Domus Tiberiana (Foto Emanuele Antonio MInerva).

Si può accedere alla Domus sia dal Foro salendo attraverso la rampa domizianea, seguendo quindi il percorso che anticamente era utilizzato dagli imperatori e dalla corte per arrivare alla loro residenza, oppure dalla parte alta accedendo dagli Horti Farnesiani e scendendo verso la rampa.

Scegliendo questo secondo percorso, il complesso attualmente visitabile si snoda lungo il clivus Victoriae dove si incontrano i primi ambienti che l’imperatore Adriano fece risistemare destinandoli a vari servizi (vendita al dettaglio, attività amministrative). Oltrepassati i primi ambienti, subito a sinistra la curiosità è attirata da un piccolo sportello in legno a chiusura di una finestrella che permette di ammirare una delle meraviglie che qui sono racchiuse. Si tratta di un affresco con un uccello e un ramo con limoni dalla cosiddetta “latrina del gladiatore”, nome dovuto al rinvenimento della figura di un gladiatore indicato con la scritta Ianuarius e databile all’età neroniana.
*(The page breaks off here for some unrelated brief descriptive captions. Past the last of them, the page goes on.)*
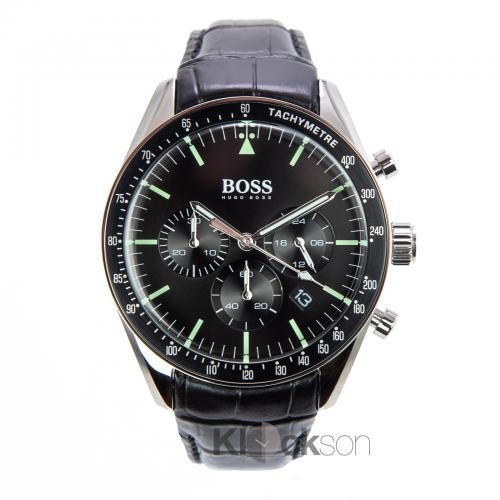 Hugo Boss Black Trophy 1513625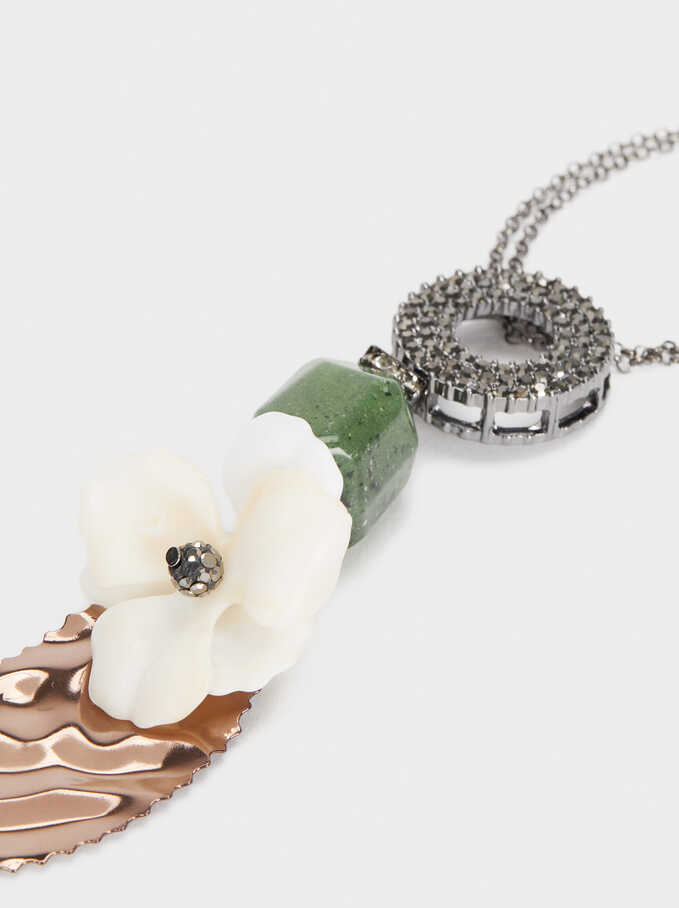 Long Necklace With Flower And Crystals, Multicolor, hi-res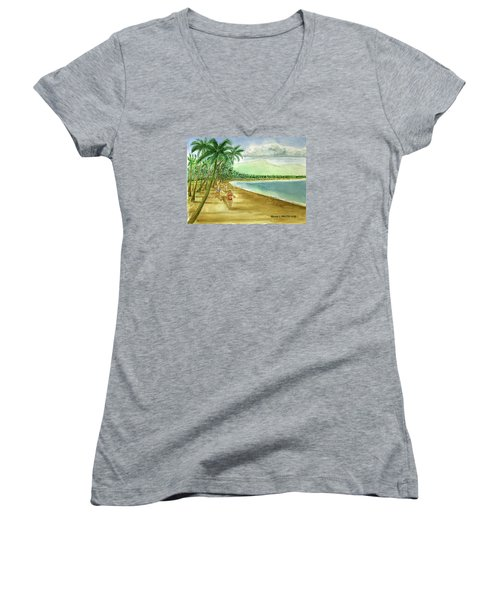 Luquillo Beach And El Yunque Puerto Rico Women's V-Neck T-Shirt (Junior Cut) by Frank Hunter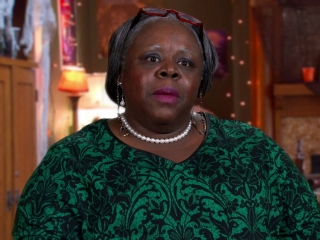 tyler perrys boo a madea halloween cassi davis on the plot of the film 2016 video detective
Si prosegue lungo il percorso in discesa del clivus, trasformato in via tecta, sempre da Adriano, con ampie arcate attualmente conservate per un’altezza di circa 30 metri. Su ambo i lati della strada si aprono degli ambienti, 5 a nord e 2 a sud, accessibili al pubblico.

Clivus Victoriae e ambienti adrianei (Foto Manuela Ferrari).

In una delle due sale poste sul lato Sud del vicus vi è una ricostruzione olografica del palazzo in epoca neroniana; nell’altra viene proposto un video nel quale è spiegato tutto il complesso lavoro interdisciplinare di indagini, studi e restauri che hanno portato alla riapertura in sicurezza della Domus. Questo secondo ambiente permette anche di apprezzare un’ulteriore sala sul fondo decorata con riquadri rossi ed elementi figurati su fondo bianco.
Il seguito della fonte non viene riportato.